L’Amérique latine semble sortir en ordre dispersé de sa torpeur diplomatique à l’occasion de la guerre entre Israël et le Hamas. Les approches sont multilatérales avec la question sensible des relations avec la Russie et la tentation de remettre en cause le modèle occidental. L’idée d’un « Sud global » reste cependant porteuse de nombreuses ambiguïtés entre idéologie et « realpolitik ».
Amérique latine - La tentation du « Sud global »
Latin America—The Temptation of the Global South
With the war between Israel and Hamas, Latin America would appear to be emerging from its diplomatic torpor. Not without a degree of disarray, however: approaches are multilateral against the delicate background of relations with Russia and the temptation to question the Western model. The idea of a Global South nevertheless carries within it a number of ambiguities between ideology on one hand and realpolitik on the other.
Le lundi 13 novembre 2023, le président brésilien Lula da Silva a fait, depuis Brasilia, des déclarations tonitruantes : « Après les actes de terrorisme du Hamas, les conséquences, la solution d’Israël s’est avérée aussi grave que celle du Hamas. Ils tuent des innocents sans aucun critère » (1). Ce discours illustre la volonté de l’Amérique latine de marquer un retour sur la scène internationale par une forme de rupture de l’ordre établi. À la différence du conflit entre l’Ukraine et la Russie depuis le 24 février 2022, qui s’est traduit par une neutralité devenue retentissante au fil des mois, plusieurs pays du continent ont adopté une position tranchée, sinon déclamatoire, sur le front israélo-palestinien, au risque de fissurer dans la relation avec l’Occident. La Bolivie et le Belize, membre du Commonwealth, ont décidé de rompre leurs relations avec l’État hébreu, respectivement les 1er et 15 novembre. La Colombie, le Venezuela, le Nicaragua, le Honduras et le Chili ont déjà émis des critiques à l’égard d’Israël. Tout en dénonçant la violence des attentats du 7 octobre, le statut de « mouvement terroriste » du Hamas n’est pas reconnu. Globalement, le continent se range derrière la notion du droit international onusien, lui permettant d’enclencher une mécanique de dénonciation d’un pays de l’Occident, au Proche et Moyen-Orient, dont les soubresauts depuis 1948 n’ont cessé de se confondre avec les fondamentaux des idéologies de luttes qui ont porté, et parfois emporté, l’Amérique latine.

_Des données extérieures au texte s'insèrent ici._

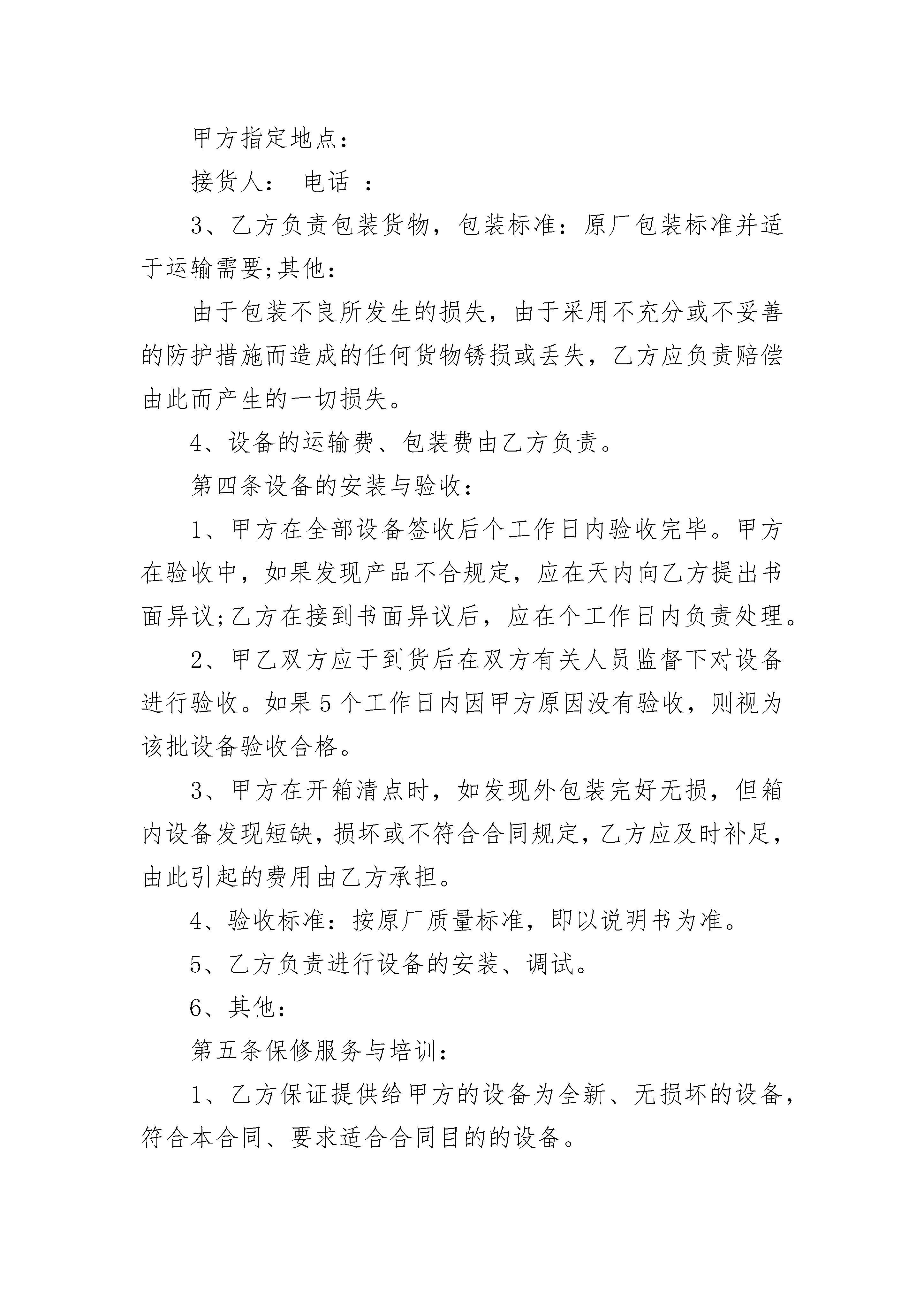 甲方指定地点：

接货人： 电话 ：

3、乙方负责包装货物，包装标准：原厂包装标准并适于运输需要;其他：

由于包装不良所发生的损失，由于采用不充分或不妥善的防护措施而造成的任何货物锈损或丢失，乙方应负责赔偿由此而产生的一切损失。

4、设备的运输费、包装费由乙方负责。

第四条设备的安装与验收：

1、甲方在全部设备签收后个工作日内验收完毕。甲方在验收中，如果发现产品不合规定，应在天内向乙方提出书面异议;乙方在接到书面异议后，应在个工作日内负责处理。

2、甲乙双方应于到货后在双方有关人员监督下对设备进行验收。如果5个工作日内因甲方原因没有验收，则视为该批设备验收合格。

3、甲方在开箱清点时，如发现外包装完好无损，但箱内设备发现短缺，损坏或不符合合同规定，乙方应及时补足，由此引起的费用由乙方承担。

4、验收标准：按原厂质量标准，即以说明书为准。

5、乙方负责进行设备的安装、调试。

6、其他：

第五条保修服务与培训：

1、乙方保证提供给甲方的设备为全新、无损坏的设备，符合本合同、要求适合合同目的的设备。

Plus qu’un sursaut identitaire, les tensions actuelles sur la guerre Israël- Hamas peuvent constituer un tournant. L’arrimage de l’Amérique latine à l’Occident (2) renforcé, notamment dans sa dimension économique, dans les années 1990 à la suite de la disparition du système Est-Ouest donne l’impression d’avoir fait long feu. Cette tendance est à rapprocher, sur le plan conjoncturel, avec les alternances politiques depuis la fin des années 2010. Au lendemain de la crise de la Covid-19, s’est renforcé le sentiment d’un système économique à réformer alors que près de 54 % des emplois dépendent du secteur informel et que le tiers de la population vit dans des conditions précaires ou de pauvreté. Cet environnement favorise une évolution politique à la fois dans une dimension nationale, illustrant la diversité de ce continent comptant 33 pays avec la région des Caraïbes, et dans une nouvelle dynamique d’intégration régionale.
Le retour en force d’une approche multilatérale
La protestation contre « l’ordre international » grandit. Si la guerre russo-ukrainienne ne s’est pas traduite par une démarche commune latino-américaine forte et visible, en faveur de l’un ou de l’autre des belligérants, il n’en est pas de même avec la guerre Israël- Hamas. Est-ce le début d’une vague qui dépasse les seules positions du Venezuela, du Nicaragua ou de Cuba ? Force est de constater que, depuis le 7 octobre 2023, l’Amérique latine poursuit sur la voie d’un positionnement critique envers « l’Occident ». Quelle serait la stratégie ? Investir le champ du « Sud global » au nom d’un multilatéralisme contemporain, qui associerait les liens avec les États-Unis, l’Europe, mais également la Chine qui est devenue ces dernières années l’un des principaux partenaires du continent. Shanghai héberge d’ailleurs le siège de la Nouvelle banque de développement (NBD) des BRICS que dirige, depuis mars 2023, l’ancienne présidente brésilienne (2011-2016) Dilma Rousseff.